* Text under study *
☆ ☆ ☆ ☆
Multiple DHCP agents in Neutron

https://blueprints.launchpad.net/fuel/+spec/fuel-multiple-dhcp-agents

In FUEL 6.0 and before HA network solution was based on one DHCP agent, which was switchable between controllers.

This blueprint describes a way of using multiple DHCP agents instead of single. It is required for network scalability and neutron performance improvements.

Problem description

When virtual network in Neutron is created, it is scheduled to the DHCP-agent (to one of alive if we had multiple agents using random selection). In MOS version 6.0 and before Neutron server didn’t monitor life cycle of agent serving the network. There was only one DHCP agent in a cluster and if the DHCP-agent service stopped or connectivity with a node containing the DHCP agent was lost, Neutron server didn’t reschedule networks. So HA network solution was based on the custom script which used API calls. Also in case of large number of networks with DHCP server the only agent was overloaded.

Proposed change

Neutron supports multiple DHCP agents, which can be used in two ways. At first, all created networks can be distributed between available DHCP agents. Also each network can be served with more than one DHCP agent simultaneously. These functions give us a possibility to build more efficient and reliable HA solution. Neutron server automatically monitors DHCP agents lifecycle. In case of failure of all DHCP agents serving the network it will be unscheduled from the dead agents and scheduled to alive agents. So external rescheduling solutions aren’t needed anymore.
☆ ☆ ☆ ☆
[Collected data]
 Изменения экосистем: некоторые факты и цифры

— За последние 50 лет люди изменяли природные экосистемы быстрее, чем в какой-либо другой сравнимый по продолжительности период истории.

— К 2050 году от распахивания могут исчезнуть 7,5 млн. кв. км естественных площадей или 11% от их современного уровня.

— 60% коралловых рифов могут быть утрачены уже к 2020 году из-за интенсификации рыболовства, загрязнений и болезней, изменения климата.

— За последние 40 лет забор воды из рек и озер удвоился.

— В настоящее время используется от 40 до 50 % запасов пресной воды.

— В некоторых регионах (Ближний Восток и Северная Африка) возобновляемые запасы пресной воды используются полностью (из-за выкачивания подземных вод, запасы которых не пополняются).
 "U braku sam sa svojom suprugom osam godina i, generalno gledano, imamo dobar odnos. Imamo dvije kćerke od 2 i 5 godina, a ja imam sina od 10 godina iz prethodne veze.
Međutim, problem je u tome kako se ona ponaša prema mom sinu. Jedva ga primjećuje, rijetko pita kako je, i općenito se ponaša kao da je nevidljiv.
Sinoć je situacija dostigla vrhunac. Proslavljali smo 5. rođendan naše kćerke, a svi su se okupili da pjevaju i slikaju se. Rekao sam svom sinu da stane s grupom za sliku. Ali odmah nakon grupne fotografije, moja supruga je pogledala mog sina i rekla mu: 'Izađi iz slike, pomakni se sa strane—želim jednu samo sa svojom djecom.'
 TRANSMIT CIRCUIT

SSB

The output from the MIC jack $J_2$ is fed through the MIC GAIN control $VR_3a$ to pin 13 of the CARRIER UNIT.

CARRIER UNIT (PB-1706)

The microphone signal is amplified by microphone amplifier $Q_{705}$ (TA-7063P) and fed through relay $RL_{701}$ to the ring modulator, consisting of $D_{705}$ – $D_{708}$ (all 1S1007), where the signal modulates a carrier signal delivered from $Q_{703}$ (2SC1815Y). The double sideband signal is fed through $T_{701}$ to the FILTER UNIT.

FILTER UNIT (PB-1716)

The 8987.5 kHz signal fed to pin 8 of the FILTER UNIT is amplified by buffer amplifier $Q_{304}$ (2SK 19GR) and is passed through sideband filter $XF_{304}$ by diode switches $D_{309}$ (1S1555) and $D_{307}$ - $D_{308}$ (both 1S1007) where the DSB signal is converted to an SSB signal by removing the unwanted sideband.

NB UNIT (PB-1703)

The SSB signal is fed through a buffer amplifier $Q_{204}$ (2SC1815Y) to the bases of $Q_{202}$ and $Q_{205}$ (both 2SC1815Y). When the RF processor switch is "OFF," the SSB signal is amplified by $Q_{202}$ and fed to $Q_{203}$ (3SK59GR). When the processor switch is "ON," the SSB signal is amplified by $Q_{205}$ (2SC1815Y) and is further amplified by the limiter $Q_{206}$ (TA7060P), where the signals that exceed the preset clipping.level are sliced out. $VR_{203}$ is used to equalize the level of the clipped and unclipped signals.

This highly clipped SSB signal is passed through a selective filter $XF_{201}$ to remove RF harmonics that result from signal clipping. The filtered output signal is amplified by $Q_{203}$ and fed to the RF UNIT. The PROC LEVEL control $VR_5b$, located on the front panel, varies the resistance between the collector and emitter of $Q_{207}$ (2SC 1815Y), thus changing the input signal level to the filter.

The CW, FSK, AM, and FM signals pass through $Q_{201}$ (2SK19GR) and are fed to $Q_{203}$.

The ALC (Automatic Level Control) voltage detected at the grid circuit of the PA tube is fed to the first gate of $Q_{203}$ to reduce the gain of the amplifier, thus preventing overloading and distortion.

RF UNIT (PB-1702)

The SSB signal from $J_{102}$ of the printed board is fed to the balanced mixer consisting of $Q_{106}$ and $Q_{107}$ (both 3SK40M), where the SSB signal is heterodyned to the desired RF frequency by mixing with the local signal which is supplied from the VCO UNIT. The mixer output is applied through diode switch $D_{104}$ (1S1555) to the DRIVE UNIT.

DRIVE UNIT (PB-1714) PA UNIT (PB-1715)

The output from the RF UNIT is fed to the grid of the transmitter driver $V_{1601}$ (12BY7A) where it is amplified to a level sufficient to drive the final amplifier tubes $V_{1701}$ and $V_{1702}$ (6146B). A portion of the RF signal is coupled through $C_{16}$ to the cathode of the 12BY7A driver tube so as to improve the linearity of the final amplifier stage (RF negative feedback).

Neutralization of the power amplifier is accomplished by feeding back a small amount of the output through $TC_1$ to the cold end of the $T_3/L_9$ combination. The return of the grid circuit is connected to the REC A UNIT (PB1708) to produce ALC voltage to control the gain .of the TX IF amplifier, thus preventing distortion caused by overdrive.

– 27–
☆ ☆ ☆ ☆
* Questions *
1. In the blueprint on multiple DHCP agents in Neutron, what happens to a network when every DHCP agent serving it fails?
2. Carry on the blueprint on multiple DHCP agents in Neutron, starting after its last sentence.
The records are separate material and have no connection to the blueprint text.

* Answers to the problems *
1. It is unscheduled from the dead agents and scheduled to alive agents.

2.
Multiple DHCP agents will be enabled for clusters by default. There’re three possible ways to configure number of DHCP agents per network: 1. each network is served by only one agent. This is the fastest solution from the point of view of network performance, because all networks are distributed and every agent does only the necessary work. HA is based on agents rescheduling. 2. each network is served by two agents. In this case the failure of one agent is competely transparent for clients so it’s better HA solution. There’s slight performance impact on large number of networks due to redundancy. 3. each network is served by 3 or more agents. It’s the most reliable solution from clients’ point of view because rescheduling is required only in case of changes in controller nodes configuration. Due to high redundancy there will be performance degradation in case of large number of networks.

The best solution will be selected after testing of all possible variants.

The Pacemaker OCF script for Neutron DHCP agents has all necessary functionality so no changes are required.

This feature allows to have faster and more reliable DHCP service for instances. Also it allows to effectively distribute virtual networks between all available agents to improve network performance on large environments.

Alternatives

None

Data model impact

None

REST API impact

None

Upgrade impact

None

Security impact

None

Notifications impact

None

Other end user impact

None

Performance Impact

  • Time delays for answers from DHCP servers will decrease.
  • Network scalability will grow.
  • Load on a separate controller will be decreased.
  • Customers will get a possibility to add any number of nodes with started neutron agents and network scalability will grow.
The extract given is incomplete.